Sales were 33.9% higher than April 2020, but that comparison is an anomaly as the housing market and economy closed at the start of the pandemic. Housing construction then recovered strongly last summer. Sales were still 11% higher than in April 2019.

“I’d say it’s hot, that’s the only word description despite the drop in sales,” said Lawrence Yun, broker’s chief economist. There are 5.1 offers for each listing. Half of the houses are being sold above the list price. “

The supply of houses for sale fell by 20% at the end of April. 1.16 million homes have been offered for sale, which corresponds to a supply of 2.4 months at the current rate of sale.

The high demand and the low supply drove prices up further. The average price for an existing home sold in April was $ 341,600, up 19.1% from April 2020. This is both the highest average price in history and the largest annual increase in its history.

Much of this sharp rise in the average price is due to the mix of homes sold. There is far more activity at the higher end of the market, where the supply is plentiful, and very little activity at the lower end, where the shortage is greatest.

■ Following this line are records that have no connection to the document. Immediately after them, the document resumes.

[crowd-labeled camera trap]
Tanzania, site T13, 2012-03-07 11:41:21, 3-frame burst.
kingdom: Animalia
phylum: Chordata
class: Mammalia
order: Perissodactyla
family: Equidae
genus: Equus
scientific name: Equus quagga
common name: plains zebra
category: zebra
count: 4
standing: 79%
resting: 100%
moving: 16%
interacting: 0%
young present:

For example, house sales at prices between $ 100,000 and $ 250,000 remained unchanged from a year earlier. Sales of homes priced between $ 750,000 and $ 1 million increased 146% year over year, and home sales above $ 1 million increased 212%.

The competition is also incredibly intense. Homes are sold in just 17 days, the fastest real estate agents have ever seen. The cash share of sales rose from 13% a year ago to 25%. Investors made up 17% of all transactions. First-time buyers accounted for 31% of purchases, a slight decrease from the previous month.

Mortgage rates rose rapidly and dramatically in February and March when these contracts were signed. The average interest rate on the 30-year fix started at 2.80% in February and ended at 3.42% in March, according to Mortgage News Daily. This has taken away the purchasing power of buyers who have already struggled with high prices.

New home sales, as measured by signed contracts rather than closings, rose a strong 21% in March versus February. Builders benefit from the shortage of existing houses for sale, but prices for new houses are also rising sharply.

Builders have not ramped up production enough to meet all demand as they are hampered by rising land and material costs and an increasingly difficult labor shortage. The hope now is that with more vaccinations and people feeling better about social interaction, more potential sellers will list their homes.

“An upturn in salespeople could mean some relief is ahead, if perhaps an above-average percentage of homeowners hits the market later this year,” said Danielle Hale, chief economist at realtor.com. “While it will not be enough to end the shortage of homes for sale, this wave of sellers will bulge and give homebuyers more choice.”